Error messages are notoriously unhelpful, despite their omnipresence.

You see errors on
iPads and iPhones
and ATMs and Android.
Twitter and TVs
and hulu.com and healthcare.gov.
But do you recall
the most useless error message of all?

I believe that award goes to the following error dialog. I’m sure everyone who has used Microsoft Windows for more than a week or two has seen it.

crash_dialog

I’m equally sure the vast majority of us have never sent a report in to Microsoft. (Who receives those reports anyway? I want to give that person a hug, because I’m sure they need it.)

An Un-Trappable Crash

All that (mostly) good-natured ribbing aside, I recently discovered the the Microsoft crash dialog is not entirely without merit.

I’ve been working on a WPF app for the better part of the year. It will have a small install base — mostly just employees of the customer. Until recently, only my customer contact and a handful of people on his internal team had installed it. Everything seemed to be working fine. But as Murphy would predict, as soon as one of the higher-ups got his hands on it, there was an unexpected crash. Worse than that, neither I nor my direct customer contact could reproduce it on our machines.

It didn’t help that the crash was somewhat unpredictable. It was one of those “go to this screen and let it sit for 5 to 10 minutes” type of errors. My app connects to hardware over TCP/IP, using from one up to 20 connections. The customer contact and I usually tested against hardware that made around 5 connections, but the higher-up was talking to hardware that made 20. Naturally, we suspected the issue had to do with — or at least was more likely when — making a lot of connections. However, we would need to catch the error to make sure.

I set about making my app as crash-resistant as possible. Every thread on my app became “protected” with logic that would trap any errors and log them. Additionally, as a debug-mode-only feature, it shows the error site and stack trace to the user (so they can send me a screen shot, if they don’t want to go find the log).

So you can imagine my surprise when this new user upgraded to my “catch all” version and still got the Microsoft crash dialog. Why on earth wasn’t the exception being trapped? I tried to reproduce it with my computer against the more complex hardware. No dice. Then I tried a “loaner” laptop the company had lying around. Pay dirt! I was able to reproduce the error. Even still, I remained completely flummoxed. How was this error escaping my traps?

Finding Answers in the Crash Dialog

With nowhere left to turn, I decided to look at the XML error report generated by the crash dialog. Wouldn’t you know it, I discovered the source of the problem right then and there. I saw something like this:

clr_error_dll

Normally, when you let a crash get through from your app, you see something a little different:

error_dll

where AndNowItsMyFaultMyFault is one of the Projects compiled by your Solution. clr.dll, on the other hand, is .NET’s core Common Language Runtime assembly.

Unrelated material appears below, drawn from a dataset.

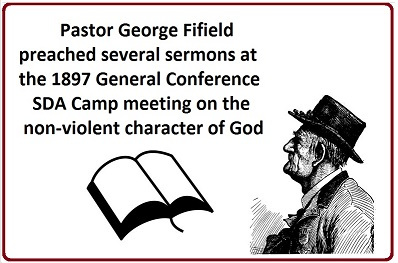 George Fifield : The Character of God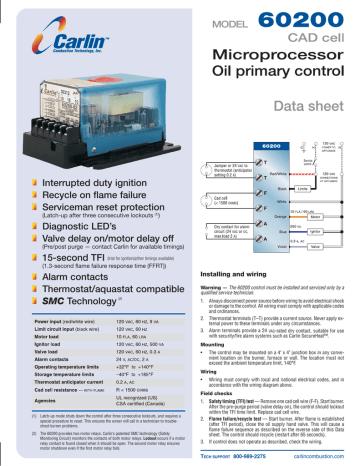 carlin60200.pdf   Manualzz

This means that the issue almost certainly resided within Microsoft’s .NET code. With a little experimentation, I quickly discovered that this crash only happened to people who had .NET 4.0, not .NET 4.5. That’s strange, because my app only uses .NET 4.0 features. Nonetheless, I had everyone install 4.5, and the issue went away.

The moral of the story is, just because something is utterly useless 99.9% of the time, don’t write it off completely. You might just be in that 0.1% case.